_Fragmento_:

Empecé a tratar a Concha a finales de los ochenta y
principios de los noventa, cuando era la portavoz de Izquierda Unida en el
Consejo de Administración de la incipiente RTVA, y se había convertido en el
mosquito zumbón del director general de entonces. La había visto antes otra
veces, acompañando a Julio Anguita o a Felipe Alcaraz, siempre sonriente y
solícita, pero muy alejada de la primera línea de dirigentes que suele estar
pegada a la prensa.
Fue en el consejo donde se hizo notar, donde comenzó a destacar, a florecer como política. Tras un largo camino de activismo, que pasa por la participación en la creación de la Junta Democrática, el movimiento feminista y su militancia desde 1975 en el PCE, es en esta etapa cuando Concha deja de salir a escena como secundaria. Su rostro comienza a ser de los más conocidos de Izquierda Unida y, sin duda, el más risueño.
Seguramente tiene mucho que ver el cambio de registro casi
completo que experimenta en ese momento: no solo muda de tarea y de perfil,
también de pareja, porque en el consejo se enamora de Antonio Girón, su
imprescindible compañero, e interpone un abismo con el cliché de persona
atormentada y sin vida privada que a veces acompaña a los personajes públicos.

_Datos mostrados_:
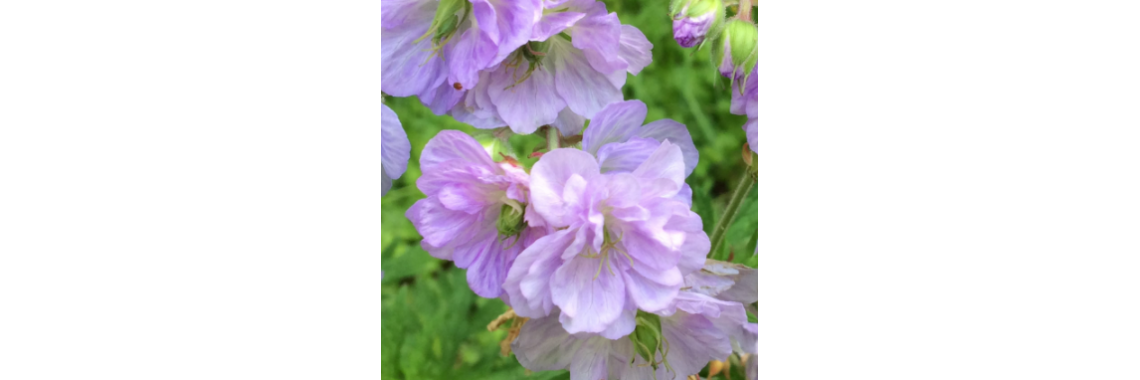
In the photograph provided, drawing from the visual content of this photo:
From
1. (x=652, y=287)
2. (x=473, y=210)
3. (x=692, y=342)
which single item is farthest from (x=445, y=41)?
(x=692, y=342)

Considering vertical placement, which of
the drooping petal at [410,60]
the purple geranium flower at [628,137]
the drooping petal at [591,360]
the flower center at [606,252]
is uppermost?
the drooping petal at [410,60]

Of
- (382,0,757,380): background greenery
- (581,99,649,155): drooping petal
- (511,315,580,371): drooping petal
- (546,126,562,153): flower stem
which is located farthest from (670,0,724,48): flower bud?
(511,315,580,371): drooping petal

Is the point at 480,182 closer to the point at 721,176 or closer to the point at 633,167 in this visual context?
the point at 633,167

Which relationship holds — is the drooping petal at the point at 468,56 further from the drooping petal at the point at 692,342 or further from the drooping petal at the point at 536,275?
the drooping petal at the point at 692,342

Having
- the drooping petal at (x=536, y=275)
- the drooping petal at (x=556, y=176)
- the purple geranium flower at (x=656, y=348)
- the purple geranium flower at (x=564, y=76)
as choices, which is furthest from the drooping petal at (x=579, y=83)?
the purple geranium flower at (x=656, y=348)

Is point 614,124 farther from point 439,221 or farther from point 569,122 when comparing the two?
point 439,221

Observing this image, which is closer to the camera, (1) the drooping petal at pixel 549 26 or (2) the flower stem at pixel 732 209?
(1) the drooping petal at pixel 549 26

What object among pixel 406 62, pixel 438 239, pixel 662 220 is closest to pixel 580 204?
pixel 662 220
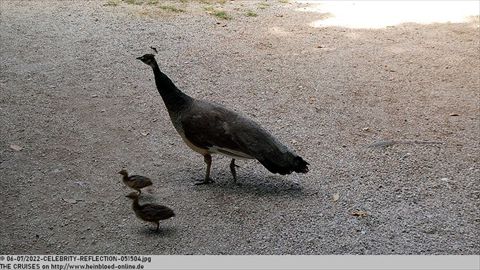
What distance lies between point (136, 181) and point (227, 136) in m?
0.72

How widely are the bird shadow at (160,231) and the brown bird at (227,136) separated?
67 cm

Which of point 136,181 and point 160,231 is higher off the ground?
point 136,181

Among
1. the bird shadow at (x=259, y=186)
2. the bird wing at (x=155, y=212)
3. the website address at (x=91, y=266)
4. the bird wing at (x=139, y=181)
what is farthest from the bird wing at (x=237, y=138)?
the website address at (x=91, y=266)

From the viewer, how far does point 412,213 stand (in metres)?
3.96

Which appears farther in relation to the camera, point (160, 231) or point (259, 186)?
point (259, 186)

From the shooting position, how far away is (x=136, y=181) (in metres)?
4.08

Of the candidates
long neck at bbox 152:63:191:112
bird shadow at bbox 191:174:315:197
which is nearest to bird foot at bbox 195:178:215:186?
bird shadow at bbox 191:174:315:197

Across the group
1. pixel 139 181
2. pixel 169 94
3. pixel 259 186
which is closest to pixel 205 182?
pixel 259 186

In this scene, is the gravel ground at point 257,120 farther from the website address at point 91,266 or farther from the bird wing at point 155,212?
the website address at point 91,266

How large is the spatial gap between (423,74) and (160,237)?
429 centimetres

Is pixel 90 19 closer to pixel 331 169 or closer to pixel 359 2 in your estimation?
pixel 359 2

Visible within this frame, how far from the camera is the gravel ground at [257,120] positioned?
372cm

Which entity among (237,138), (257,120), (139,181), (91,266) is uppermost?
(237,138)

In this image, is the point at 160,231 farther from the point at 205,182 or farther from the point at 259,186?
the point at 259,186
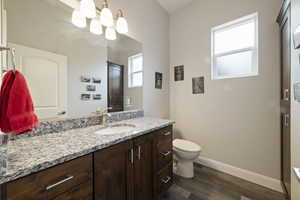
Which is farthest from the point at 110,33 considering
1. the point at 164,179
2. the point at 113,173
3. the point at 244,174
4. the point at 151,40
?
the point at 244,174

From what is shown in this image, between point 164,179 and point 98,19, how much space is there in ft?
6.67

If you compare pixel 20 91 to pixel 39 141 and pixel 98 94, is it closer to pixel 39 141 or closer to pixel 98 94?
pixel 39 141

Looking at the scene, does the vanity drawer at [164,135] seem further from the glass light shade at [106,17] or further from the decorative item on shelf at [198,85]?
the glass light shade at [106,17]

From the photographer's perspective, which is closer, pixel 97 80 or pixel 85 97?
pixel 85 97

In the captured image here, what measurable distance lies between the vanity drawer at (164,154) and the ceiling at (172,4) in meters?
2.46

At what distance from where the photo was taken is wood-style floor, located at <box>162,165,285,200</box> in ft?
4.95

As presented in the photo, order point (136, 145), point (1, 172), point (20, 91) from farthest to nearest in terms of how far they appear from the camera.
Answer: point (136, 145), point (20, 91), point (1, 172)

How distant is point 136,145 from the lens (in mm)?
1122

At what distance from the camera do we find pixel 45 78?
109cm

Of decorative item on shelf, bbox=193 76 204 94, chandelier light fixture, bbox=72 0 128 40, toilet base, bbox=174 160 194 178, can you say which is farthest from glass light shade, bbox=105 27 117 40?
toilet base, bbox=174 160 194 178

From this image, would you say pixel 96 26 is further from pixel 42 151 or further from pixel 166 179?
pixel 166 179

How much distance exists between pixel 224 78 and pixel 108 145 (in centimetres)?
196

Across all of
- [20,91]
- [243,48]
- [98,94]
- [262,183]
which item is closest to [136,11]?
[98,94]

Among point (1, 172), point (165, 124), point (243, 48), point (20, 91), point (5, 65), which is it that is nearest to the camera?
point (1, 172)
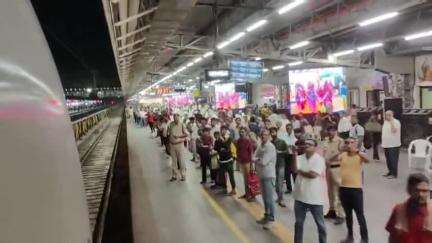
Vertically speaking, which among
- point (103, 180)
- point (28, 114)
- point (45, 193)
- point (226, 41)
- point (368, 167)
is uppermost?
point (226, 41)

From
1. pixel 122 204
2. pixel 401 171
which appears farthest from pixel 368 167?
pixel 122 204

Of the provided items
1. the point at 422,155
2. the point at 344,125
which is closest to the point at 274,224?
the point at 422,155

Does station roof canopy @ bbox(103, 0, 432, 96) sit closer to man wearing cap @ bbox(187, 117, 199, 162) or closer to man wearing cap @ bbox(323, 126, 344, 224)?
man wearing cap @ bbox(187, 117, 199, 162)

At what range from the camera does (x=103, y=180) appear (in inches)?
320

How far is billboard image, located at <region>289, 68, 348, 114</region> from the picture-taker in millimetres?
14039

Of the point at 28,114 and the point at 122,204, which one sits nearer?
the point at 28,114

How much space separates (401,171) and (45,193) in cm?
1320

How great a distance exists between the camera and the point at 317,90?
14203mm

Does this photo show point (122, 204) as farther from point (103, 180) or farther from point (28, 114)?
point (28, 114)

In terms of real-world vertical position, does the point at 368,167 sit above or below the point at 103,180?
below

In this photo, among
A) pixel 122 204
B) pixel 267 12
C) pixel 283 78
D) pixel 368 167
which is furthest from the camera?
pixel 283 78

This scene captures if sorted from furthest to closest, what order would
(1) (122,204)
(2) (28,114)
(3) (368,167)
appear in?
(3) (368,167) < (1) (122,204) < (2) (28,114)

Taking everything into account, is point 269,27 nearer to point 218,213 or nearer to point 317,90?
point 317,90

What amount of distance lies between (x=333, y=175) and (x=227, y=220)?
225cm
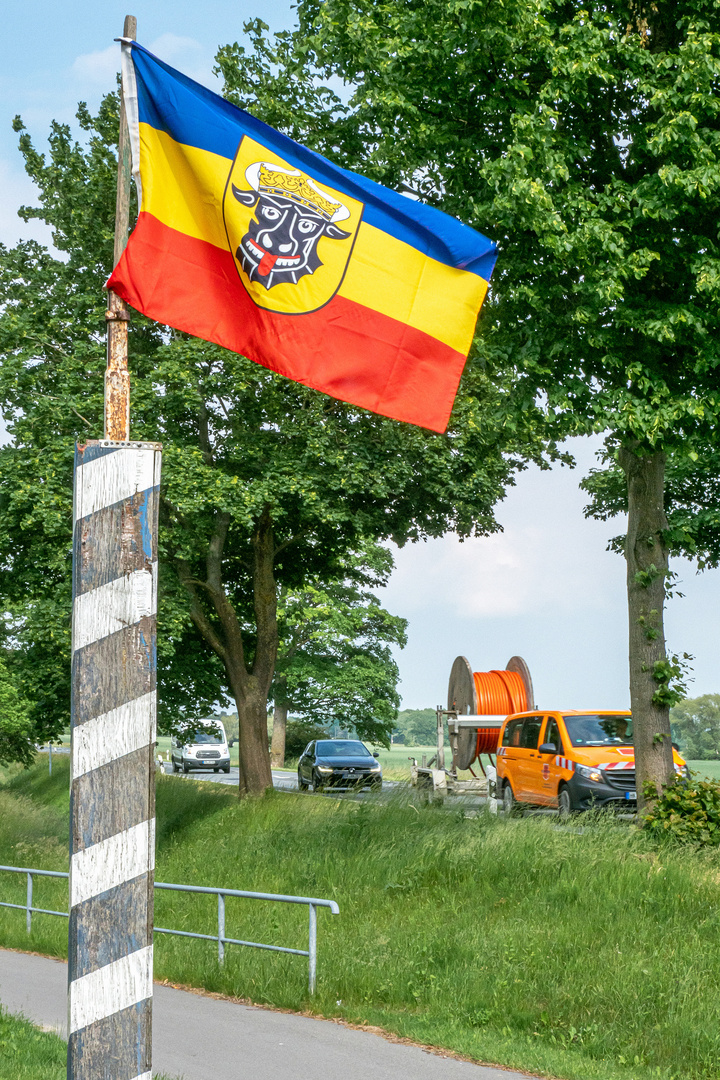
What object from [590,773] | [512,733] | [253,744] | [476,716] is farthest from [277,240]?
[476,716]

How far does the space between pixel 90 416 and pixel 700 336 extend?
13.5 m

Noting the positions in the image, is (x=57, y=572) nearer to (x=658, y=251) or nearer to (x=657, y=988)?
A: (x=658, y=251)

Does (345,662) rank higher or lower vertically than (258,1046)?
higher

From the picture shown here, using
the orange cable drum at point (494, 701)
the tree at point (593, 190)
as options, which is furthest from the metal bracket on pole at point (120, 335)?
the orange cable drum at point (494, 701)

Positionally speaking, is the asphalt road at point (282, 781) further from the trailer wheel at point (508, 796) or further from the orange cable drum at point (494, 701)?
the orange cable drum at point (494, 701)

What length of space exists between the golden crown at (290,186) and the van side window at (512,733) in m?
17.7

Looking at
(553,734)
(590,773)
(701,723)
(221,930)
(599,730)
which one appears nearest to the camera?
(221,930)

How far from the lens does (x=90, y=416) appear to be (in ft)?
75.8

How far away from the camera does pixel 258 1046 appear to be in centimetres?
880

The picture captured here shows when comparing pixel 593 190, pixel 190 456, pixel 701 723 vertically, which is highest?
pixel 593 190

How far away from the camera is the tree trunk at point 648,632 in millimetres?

_Tarea_: En el fragmento sobre Concha, ¿de quién se enamora ella en el consejo? Los datos no hacen falta para resolver esto.

_La respuesta_: De Antonio Girón.